[Excerpts from a dataset]

■ ■ ■ ■ ■

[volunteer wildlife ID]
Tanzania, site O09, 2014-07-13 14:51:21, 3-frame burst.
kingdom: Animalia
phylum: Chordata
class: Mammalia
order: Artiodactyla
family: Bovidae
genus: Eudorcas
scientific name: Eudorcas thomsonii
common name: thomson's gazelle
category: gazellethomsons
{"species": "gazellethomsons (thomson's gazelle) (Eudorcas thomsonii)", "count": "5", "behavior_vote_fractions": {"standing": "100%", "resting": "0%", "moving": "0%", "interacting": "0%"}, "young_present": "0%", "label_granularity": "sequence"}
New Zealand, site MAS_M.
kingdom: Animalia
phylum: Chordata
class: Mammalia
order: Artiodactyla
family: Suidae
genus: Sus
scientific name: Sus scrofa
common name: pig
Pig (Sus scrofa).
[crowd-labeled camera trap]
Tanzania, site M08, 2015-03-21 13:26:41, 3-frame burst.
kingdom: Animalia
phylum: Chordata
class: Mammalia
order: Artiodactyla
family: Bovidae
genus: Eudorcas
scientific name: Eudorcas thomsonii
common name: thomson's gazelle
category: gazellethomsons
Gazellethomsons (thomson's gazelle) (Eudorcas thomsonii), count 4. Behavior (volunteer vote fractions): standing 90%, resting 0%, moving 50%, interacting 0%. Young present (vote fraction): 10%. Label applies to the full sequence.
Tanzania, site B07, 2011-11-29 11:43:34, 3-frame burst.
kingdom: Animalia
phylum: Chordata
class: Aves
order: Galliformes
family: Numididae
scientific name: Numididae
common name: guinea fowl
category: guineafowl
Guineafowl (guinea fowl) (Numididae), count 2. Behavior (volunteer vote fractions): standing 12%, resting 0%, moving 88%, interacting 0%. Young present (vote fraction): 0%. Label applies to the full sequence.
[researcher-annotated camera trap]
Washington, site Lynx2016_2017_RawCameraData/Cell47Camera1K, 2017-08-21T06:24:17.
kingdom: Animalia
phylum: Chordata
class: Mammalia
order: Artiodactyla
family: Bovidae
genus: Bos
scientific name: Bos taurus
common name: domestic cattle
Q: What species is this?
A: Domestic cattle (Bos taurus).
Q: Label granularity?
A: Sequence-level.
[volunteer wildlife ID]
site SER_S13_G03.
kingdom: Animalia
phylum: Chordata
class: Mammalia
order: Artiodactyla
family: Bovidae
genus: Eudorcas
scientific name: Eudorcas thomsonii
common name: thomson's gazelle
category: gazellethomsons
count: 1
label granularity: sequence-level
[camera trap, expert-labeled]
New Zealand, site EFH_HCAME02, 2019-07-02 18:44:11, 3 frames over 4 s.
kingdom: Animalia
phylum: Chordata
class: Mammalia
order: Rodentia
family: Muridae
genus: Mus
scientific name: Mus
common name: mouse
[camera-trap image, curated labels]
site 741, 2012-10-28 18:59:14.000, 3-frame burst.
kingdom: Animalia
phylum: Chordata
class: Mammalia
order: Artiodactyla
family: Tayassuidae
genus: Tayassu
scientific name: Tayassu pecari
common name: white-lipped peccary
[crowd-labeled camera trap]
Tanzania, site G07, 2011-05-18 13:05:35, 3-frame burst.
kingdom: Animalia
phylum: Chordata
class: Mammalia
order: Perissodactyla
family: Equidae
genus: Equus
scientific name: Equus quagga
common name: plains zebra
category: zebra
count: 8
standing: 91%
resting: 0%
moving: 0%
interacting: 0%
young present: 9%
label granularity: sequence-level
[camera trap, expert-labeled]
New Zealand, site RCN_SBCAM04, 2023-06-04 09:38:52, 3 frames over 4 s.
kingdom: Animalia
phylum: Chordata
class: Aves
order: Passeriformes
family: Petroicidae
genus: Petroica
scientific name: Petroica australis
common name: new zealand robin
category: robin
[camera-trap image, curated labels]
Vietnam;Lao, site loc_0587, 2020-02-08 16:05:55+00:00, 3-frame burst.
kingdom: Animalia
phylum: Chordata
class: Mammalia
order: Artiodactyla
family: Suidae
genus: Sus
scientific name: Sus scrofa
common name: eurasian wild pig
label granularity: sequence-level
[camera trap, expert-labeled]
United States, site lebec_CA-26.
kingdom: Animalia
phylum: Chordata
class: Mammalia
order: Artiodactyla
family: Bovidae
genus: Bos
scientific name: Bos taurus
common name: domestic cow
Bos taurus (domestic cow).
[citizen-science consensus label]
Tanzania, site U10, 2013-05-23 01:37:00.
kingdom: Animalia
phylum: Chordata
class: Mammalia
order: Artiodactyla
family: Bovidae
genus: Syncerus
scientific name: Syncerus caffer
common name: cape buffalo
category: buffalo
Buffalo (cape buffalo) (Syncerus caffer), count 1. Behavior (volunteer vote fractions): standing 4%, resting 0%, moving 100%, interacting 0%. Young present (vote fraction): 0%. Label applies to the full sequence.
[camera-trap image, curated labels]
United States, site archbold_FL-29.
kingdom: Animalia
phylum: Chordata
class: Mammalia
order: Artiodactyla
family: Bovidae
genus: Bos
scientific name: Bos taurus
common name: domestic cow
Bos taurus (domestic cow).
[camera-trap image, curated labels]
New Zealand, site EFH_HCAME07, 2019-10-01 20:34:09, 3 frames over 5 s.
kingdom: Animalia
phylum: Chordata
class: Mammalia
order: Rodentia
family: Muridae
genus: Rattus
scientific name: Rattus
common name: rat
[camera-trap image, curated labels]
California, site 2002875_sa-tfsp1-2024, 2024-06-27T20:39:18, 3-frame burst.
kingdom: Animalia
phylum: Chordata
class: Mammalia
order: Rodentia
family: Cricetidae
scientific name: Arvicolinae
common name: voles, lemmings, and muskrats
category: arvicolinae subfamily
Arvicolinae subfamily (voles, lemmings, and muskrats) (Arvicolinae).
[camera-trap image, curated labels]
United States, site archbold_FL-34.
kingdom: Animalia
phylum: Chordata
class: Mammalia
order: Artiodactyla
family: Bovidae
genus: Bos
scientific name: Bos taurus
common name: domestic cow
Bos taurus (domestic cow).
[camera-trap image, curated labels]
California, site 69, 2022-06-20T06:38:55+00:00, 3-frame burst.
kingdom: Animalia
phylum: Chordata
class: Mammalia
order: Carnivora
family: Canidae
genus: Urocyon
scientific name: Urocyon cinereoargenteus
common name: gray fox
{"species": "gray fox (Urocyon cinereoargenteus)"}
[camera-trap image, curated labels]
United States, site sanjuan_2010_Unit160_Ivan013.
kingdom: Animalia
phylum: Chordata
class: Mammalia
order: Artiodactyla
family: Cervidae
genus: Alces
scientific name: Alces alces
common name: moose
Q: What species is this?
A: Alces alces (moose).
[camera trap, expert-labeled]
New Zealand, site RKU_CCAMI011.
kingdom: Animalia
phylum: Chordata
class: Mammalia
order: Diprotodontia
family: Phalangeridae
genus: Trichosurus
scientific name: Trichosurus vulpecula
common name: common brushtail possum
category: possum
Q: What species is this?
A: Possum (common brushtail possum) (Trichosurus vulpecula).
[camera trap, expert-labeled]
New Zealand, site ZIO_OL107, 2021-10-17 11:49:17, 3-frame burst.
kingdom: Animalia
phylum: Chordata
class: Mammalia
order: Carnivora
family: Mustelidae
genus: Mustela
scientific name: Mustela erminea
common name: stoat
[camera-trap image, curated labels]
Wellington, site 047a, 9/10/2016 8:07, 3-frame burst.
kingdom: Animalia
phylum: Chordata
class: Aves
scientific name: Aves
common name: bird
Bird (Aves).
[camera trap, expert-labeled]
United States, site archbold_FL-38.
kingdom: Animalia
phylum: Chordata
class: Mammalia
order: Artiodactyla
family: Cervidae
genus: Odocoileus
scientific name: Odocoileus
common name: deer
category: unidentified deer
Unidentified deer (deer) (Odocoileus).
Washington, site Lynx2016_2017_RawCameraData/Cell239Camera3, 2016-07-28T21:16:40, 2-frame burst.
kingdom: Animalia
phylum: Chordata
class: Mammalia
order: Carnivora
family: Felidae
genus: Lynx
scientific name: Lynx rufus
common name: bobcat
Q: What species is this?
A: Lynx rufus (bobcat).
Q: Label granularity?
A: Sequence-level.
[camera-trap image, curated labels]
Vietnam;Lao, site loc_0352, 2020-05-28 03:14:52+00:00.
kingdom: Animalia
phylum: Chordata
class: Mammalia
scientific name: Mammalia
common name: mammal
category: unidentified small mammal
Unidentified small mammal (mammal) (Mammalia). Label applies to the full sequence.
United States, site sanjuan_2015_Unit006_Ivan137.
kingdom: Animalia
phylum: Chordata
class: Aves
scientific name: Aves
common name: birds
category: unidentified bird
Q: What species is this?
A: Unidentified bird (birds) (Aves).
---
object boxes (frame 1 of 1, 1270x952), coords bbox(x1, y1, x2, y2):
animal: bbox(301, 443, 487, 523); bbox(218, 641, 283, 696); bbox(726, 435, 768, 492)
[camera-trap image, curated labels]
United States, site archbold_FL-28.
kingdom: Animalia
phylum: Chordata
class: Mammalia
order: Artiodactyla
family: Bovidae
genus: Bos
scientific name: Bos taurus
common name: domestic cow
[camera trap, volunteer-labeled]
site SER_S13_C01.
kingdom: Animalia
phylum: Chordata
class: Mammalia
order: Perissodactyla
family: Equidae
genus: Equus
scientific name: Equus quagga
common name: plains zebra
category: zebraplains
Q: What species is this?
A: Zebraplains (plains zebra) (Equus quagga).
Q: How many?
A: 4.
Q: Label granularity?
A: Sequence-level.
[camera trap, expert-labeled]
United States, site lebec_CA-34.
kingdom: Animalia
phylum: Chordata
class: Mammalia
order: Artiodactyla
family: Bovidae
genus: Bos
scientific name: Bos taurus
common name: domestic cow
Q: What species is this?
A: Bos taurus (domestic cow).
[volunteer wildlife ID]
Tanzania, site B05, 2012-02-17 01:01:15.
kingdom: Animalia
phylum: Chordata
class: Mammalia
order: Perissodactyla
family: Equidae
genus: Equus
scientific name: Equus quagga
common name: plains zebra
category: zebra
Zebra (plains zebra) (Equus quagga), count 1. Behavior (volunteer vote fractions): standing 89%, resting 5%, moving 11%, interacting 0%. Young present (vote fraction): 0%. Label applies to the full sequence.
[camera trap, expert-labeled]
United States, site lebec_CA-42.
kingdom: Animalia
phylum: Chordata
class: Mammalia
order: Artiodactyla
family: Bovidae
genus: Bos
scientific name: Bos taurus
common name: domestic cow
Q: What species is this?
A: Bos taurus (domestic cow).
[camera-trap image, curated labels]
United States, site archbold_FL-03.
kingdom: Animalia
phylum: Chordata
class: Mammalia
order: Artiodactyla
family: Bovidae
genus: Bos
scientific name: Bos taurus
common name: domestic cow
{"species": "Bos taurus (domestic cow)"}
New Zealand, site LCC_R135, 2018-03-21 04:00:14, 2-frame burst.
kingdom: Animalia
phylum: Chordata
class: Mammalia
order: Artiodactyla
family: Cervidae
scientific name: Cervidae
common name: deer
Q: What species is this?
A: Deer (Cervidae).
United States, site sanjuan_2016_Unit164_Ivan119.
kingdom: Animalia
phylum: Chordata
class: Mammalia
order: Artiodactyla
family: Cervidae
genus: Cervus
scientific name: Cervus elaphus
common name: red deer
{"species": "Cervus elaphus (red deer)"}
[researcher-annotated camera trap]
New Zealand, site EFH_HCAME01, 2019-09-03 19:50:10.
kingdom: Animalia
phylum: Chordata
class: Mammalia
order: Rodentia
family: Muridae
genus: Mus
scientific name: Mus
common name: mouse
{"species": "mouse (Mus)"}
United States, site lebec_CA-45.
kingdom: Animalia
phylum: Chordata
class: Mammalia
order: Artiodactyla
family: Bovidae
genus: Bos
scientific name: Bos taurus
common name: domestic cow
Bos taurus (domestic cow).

■ ■ ■ ■ ■

### What to produce
Pull every line that holds the string "over" out of the records.

### Output
New Zealand, site EFH_HCAME02, 2019-07-02 18:44:11, 3 frames over 4 s.
New Zealand, site RCN_SBCAM04, 2023-06-04 09:38:52, 3 frames over 4 s.
New Zealand, site EFH_HCAME07, 2019-10-01 20:34:09, 3 frames over 5 s.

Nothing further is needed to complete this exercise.